**What this task involves:**
Rewrite each of the entries below with every occurrence of "green shrub" changed to "green bush" and nothing else altered, and leave the pictures out of your answer.

**Exercise materials:**

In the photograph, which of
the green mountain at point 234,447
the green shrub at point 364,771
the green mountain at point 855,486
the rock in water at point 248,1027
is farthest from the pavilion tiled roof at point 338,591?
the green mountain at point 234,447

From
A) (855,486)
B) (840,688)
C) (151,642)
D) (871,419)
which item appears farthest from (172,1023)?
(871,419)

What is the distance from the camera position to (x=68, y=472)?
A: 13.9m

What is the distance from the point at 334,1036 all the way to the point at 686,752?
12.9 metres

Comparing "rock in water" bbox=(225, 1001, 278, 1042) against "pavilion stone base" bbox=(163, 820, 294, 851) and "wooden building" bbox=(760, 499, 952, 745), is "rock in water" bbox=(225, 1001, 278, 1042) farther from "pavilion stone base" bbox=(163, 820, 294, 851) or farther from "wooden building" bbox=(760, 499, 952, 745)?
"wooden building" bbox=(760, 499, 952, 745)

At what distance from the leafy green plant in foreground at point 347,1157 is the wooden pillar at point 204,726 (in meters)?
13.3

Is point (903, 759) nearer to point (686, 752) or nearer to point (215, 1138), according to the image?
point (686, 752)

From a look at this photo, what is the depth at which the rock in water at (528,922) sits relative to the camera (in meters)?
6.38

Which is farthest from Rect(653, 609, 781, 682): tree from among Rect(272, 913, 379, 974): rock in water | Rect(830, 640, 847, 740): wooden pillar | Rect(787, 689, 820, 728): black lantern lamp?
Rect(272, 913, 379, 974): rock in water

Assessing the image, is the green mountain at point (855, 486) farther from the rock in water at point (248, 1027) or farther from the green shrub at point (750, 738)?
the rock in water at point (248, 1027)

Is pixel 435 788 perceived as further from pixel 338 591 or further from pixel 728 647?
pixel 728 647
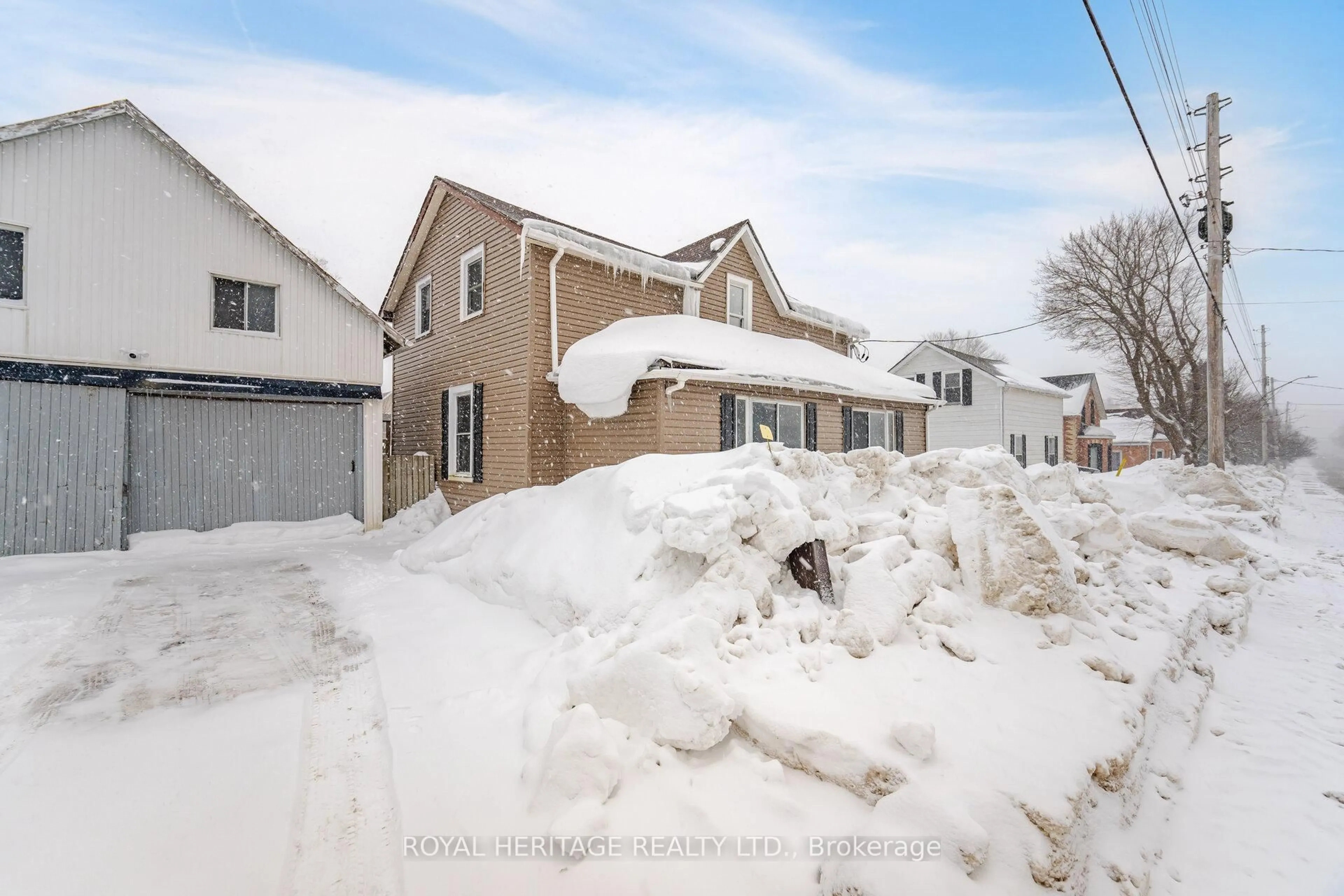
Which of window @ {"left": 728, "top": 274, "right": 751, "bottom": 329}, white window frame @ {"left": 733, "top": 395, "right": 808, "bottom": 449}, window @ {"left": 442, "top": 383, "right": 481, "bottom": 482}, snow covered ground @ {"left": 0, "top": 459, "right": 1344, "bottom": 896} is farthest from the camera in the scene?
window @ {"left": 728, "top": 274, "right": 751, "bottom": 329}

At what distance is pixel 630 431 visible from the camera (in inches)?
412

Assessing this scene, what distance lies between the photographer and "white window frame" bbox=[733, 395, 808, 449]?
11508 millimetres

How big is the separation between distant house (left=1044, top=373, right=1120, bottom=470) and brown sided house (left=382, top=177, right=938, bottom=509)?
776 inches

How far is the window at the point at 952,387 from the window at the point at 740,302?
14.8 metres

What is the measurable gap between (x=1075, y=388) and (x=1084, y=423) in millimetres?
2143

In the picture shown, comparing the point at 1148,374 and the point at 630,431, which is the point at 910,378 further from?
the point at 630,431

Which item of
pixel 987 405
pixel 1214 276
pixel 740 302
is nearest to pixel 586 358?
pixel 740 302

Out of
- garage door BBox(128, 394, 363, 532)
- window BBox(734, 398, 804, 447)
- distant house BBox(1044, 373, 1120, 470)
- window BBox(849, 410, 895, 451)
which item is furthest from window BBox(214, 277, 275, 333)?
distant house BBox(1044, 373, 1120, 470)

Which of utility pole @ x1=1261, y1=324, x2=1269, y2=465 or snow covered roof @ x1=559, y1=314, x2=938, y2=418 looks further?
utility pole @ x1=1261, y1=324, x2=1269, y2=465

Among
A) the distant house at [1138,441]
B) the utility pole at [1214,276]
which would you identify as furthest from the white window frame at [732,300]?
the distant house at [1138,441]

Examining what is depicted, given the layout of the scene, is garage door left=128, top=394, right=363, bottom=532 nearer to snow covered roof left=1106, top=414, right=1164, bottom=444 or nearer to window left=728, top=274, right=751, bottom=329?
window left=728, top=274, right=751, bottom=329

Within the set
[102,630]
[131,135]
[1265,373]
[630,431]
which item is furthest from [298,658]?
[1265,373]

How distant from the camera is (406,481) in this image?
12.9 meters

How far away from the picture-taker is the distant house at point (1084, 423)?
29.3 m
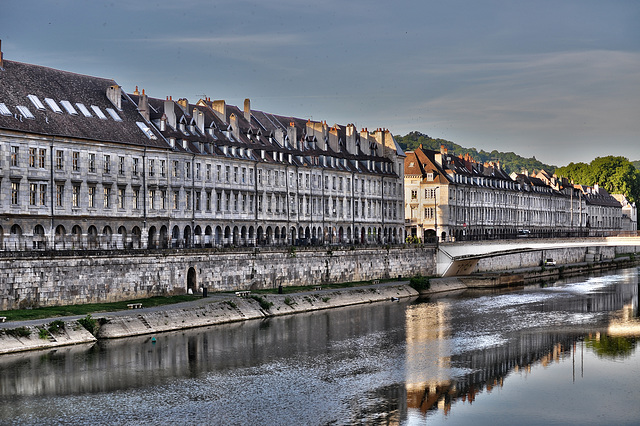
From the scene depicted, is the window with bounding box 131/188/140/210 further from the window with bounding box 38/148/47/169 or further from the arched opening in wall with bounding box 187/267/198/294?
the window with bounding box 38/148/47/169

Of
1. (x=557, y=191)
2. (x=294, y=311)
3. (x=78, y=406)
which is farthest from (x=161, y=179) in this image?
(x=557, y=191)

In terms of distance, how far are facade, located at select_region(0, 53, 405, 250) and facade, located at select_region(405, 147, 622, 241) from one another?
15393 mm

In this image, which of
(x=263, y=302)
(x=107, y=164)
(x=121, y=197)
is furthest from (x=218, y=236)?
(x=263, y=302)

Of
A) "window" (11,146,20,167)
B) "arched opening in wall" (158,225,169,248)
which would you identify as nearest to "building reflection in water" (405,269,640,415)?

**Answer to this problem:**
In the photograph, which of
the green mountain at point 234,447
the green bush at point 364,771
the green mountain at point 855,486
the rock in water at point 248,1027
is farthest from the pavilion tiled roof at point 338,591?
the green mountain at point 234,447

From
A) (855,486)
B) (840,688)
C) (151,642)
D) (871,419)
which item appears farthest from (172,1023)?
(871,419)

What is the distance from the camera position to (x=68, y=472)?
A: 13.9m

What is the distance from the point at 334,1036 all the way to the point at 686,752?
12.9 metres

Comparing "rock in water" bbox=(225, 1001, 278, 1042) against "pavilion stone base" bbox=(163, 820, 294, 851) and "wooden building" bbox=(760, 499, 952, 745), is "rock in water" bbox=(225, 1001, 278, 1042) farther from "pavilion stone base" bbox=(163, 820, 294, 851) or farther from "wooden building" bbox=(760, 499, 952, 745)?
"wooden building" bbox=(760, 499, 952, 745)

At what distance from the leafy green plant in foreground at point 347,1157 is the wooden pillar at point 204,726 (in meters)?
13.3

Is point (903, 759) nearer to point (686, 752) or nearer to point (215, 1138), according to the image?
point (686, 752)

From a look at this photo, what is the depth at which the rock in water at (528,922) sits relative to the camera (in meters)?
6.38

Which is farthest from Rect(653, 609, 781, 682): tree from among Rect(272, 913, 379, 974): rock in water | Rect(830, 640, 847, 740): wooden pillar | Rect(787, 689, 820, 728): black lantern lamp?
Rect(272, 913, 379, 974): rock in water

Assessing the image, is the green mountain at point (855, 486) farther from the rock in water at point (248, 1027) or farther from the green bush at point (750, 738)?
the rock in water at point (248, 1027)

Is pixel 435 788 perceived as further from pixel 338 591 or further from pixel 728 647?
pixel 728 647
Which of window @ {"left": 728, "top": 274, "right": 751, "bottom": 329}, white window frame @ {"left": 733, "top": 395, "right": 808, "bottom": 449}, window @ {"left": 442, "top": 383, "right": 481, "bottom": 482}, snow covered ground @ {"left": 0, "top": 459, "right": 1344, "bottom": 896} is farthest from the camera in the scene?
window @ {"left": 728, "top": 274, "right": 751, "bottom": 329}

At what distance is pixel 630 431 visible from the camera (in inches)?
412

Assessing this scene, what distance lies between the photographer and "white window frame" bbox=[733, 395, 808, 449]?
11508 millimetres

How big is the separation between distant house (left=1044, top=373, right=1120, bottom=470) and brown sided house (left=382, top=177, right=938, bottom=509)?
776 inches

How far is the window at the point at 952,387 from the window at the point at 740,302?
14.8 metres

What is the measurable gap between (x=1075, y=388) and (x=1084, y=423) in millimetres?
2143

In the picture shown, comparing the point at 1148,374 and the point at 630,431, which is the point at 910,378 further from?
the point at 630,431

Which item of
pixel 987 405
pixel 1214 276
pixel 740 302
is nearest to pixel 586 358?
pixel 740 302

Out of
- garage door BBox(128, 394, 363, 532)
- window BBox(734, 398, 804, 447)
- distant house BBox(1044, 373, 1120, 470)
- window BBox(849, 410, 895, 451)
which item is furthest from window BBox(214, 277, 275, 333)?
distant house BBox(1044, 373, 1120, 470)

Which of utility pole @ x1=1261, y1=324, x2=1269, y2=465 or snow covered roof @ x1=559, y1=314, x2=938, y2=418 looks further?
utility pole @ x1=1261, y1=324, x2=1269, y2=465

Among
A) the distant house at [1138,441]
B) the utility pole at [1214,276]
which would you identify as furthest from the white window frame at [732,300]?
the distant house at [1138,441]

Examining what is depicted, given the layout of the scene, is garage door left=128, top=394, right=363, bottom=532 nearer to snow covered roof left=1106, top=414, right=1164, bottom=444 or nearer to window left=728, top=274, right=751, bottom=329?
window left=728, top=274, right=751, bottom=329

Within the set
[102,630]
[131,135]
[1265,373]
[630,431]
which item is furthest from [298,658]?
[1265,373]

How distant from the camera is (406,481) in this image?
12.9 meters

How far away from the picture-taker is the distant house at point (1084, 423)?
29.3 m
From the scene depicted, is the window with bounding box 131/188/140/210 further from the window with bounding box 38/148/47/169 or further from the arched opening in wall with bounding box 187/267/198/294?
the window with bounding box 38/148/47/169

Of
1. (x=557, y=191)
2. (x=294, y=311)
3. (x=78, y=406)
which is farthest from (x=161, y=179) in this image?
(x=557, y=191)

In terms of distance, how far are facade, located at select_region(0, 53, 405, 250) and facade, located at select_region(405, 147, 622, 241) from one another?
15393 mm

In this image, which of
(x=263, y=302)
(x=107, y=164)
(x=121, y=197)
is furthest from (x=218, y=236)?
(x=263, y=302)

Of
A) "window" (11,146,20,167)
B) "arched opening in wall" (158,225,169,248)
which would you identify as nearest to "building reflection in water" (405,269,640,415)?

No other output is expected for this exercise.